Przepisz bez żadnych zmian cały tekst o zaleceniach zespołu PAN dotyczących powrotu uczniów do szkół.

===== Tekst źródłowy =====

Rekomendujemy bardzo proste działania. Po pierwsze noszenie maseczek, po drugie higiena dłoni, po trzecie dystansowanie uczniów w obrębie klasy, po czwarte ograniczanie możliwości wymiany uczniów w obrębie budynku szkolnego i po piąte wietrzenie sal i dezynfekowanie po skończeniu zajęć - mówiła we "Wstajesz i wiesz" doktor Aneta Afelt z Uniwersytetu Warszawskiego, członkini zespołu ds. COVID-19 Polskiej Akademii Nauk.
W tym tygodniu zespół ds. COVID-19 przy prezesie Polskiej Akademii Nauk przedstawił stanowisko dotyczące powrotu uczniów do szkół. Rekomenduje, że nawet jeśli epidemia w Polsce będzie utrzymywać się na względnie niskim poziomie, powszechnie powinien być wprowadzony obowiązek noszenia maseczek w szkołach dla personelu i przynajmniej starszych dzieci.
- Szkoła nie różni się niczym od żadnego innego miejsca naszych aktywności. Takie aktywności występują w pracy, kiedy pracujemy z kolegami, takie aktywności występują w trakcie koncertu, takie aktywności występują w wielu innych dziedzinach naszej działalności, ale jest jedna różnica. My dorośli świadomie kształtujemy swoje postawy i zachowujemy się - wskazywała na antenie TVN24 dr Aneta Afelt z Centrum Technologii Interdyscyplinarnego Centrum Modelowania Matematycznego i Komputerowego Uniwersytetu Warszawskiego, członkini PAN.

===== Fragment zbioru danych =====

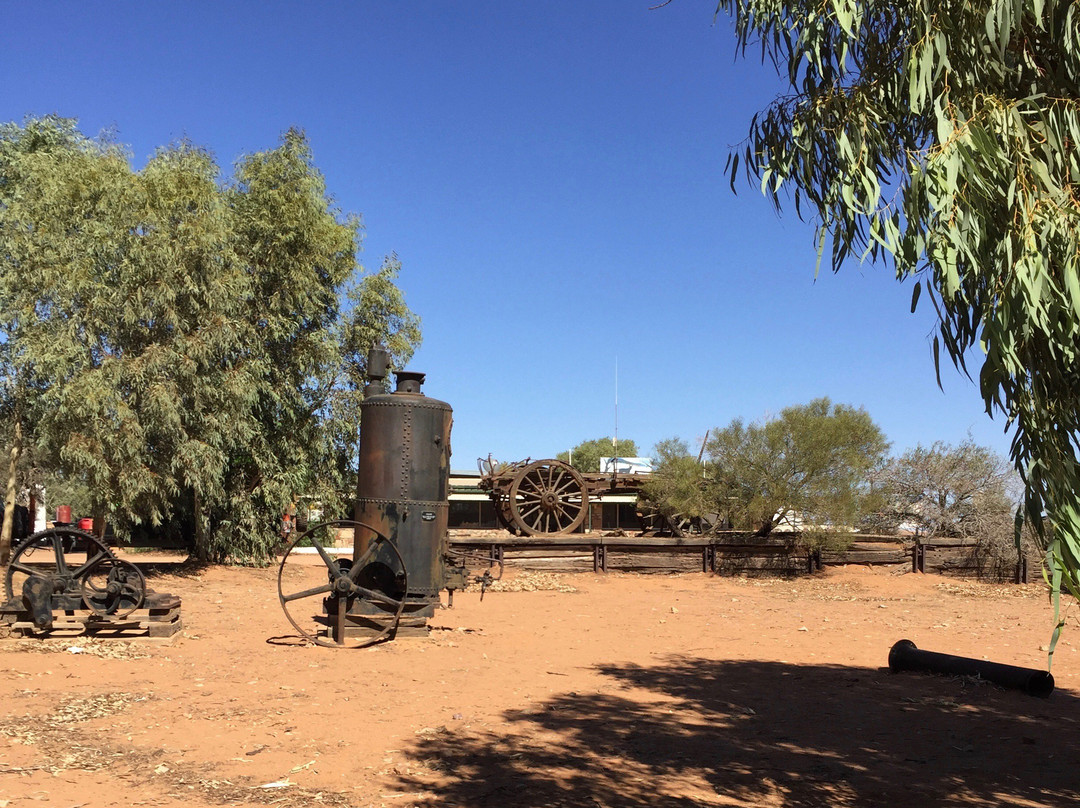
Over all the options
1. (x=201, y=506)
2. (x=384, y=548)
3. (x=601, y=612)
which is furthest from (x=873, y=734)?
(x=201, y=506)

=====
===== Fragment zbioru danych =====

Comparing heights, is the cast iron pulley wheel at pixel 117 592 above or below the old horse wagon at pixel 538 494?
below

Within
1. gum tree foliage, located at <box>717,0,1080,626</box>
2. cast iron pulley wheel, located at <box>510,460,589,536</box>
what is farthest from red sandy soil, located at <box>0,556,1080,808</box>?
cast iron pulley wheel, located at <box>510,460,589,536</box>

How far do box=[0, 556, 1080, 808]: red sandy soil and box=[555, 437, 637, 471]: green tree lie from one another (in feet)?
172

=====

*Twoja odpowiedź:*
Rekomendujemy bardzo proste działania. Po pierwsze noszenie maseczek, po drugie higiena dłoni, po trzecie dystansowanie uczniów w obrębie klasy, po czwarte ograniczanie możliwości wymiany uczniów w obrębie budynku szkolnego i po piąte wietrzenie sal i dezynfekowanie po skończeniu zajęć - mówiła we "Wstajesz i wiesz" doktor Aneta Afelt z Uniwersytetu Warszawskiego, członkini zespołu ds. COVID-19 Polskiej Akademii Nauk.
W tym tygodniu zespół ds. COVID-19 przy prezesie Polskiej Akademii Nauk przedstawił stanowisko dotyczące powrotu uczniów do szkół. Rekomenduje, że nawet jeśli epidemia w Polsce będzie utrzymywać się na względnie niskim poziomie, powszechnie powinien być wprowadzony obowiązek noszenia maseczek w szkołach dla personelu i przynajmniej starszych dzieci.
- Szkoła nie różni się niczym od żadnego innego miejsca naszych aktywności. Takie aktywności występują w pracy, kiedy pracujemy z kolegami, takie aktywności występują w trakcie koncertu, takie aktywności występują w wielu innych dziedzinach naszej działalności, ale jest jedna różnica. My dorośli świadomie kształtujemy swoje postawy i zachowujemy się - wskazywała na antenie TVN24 dr Aneta Afelt z Centrum Technologii Interdyscyplinarnego Centrum Modelowania Matematycznego i Komputerowego Uniwersytetu Warszawskiego, członkini PAN.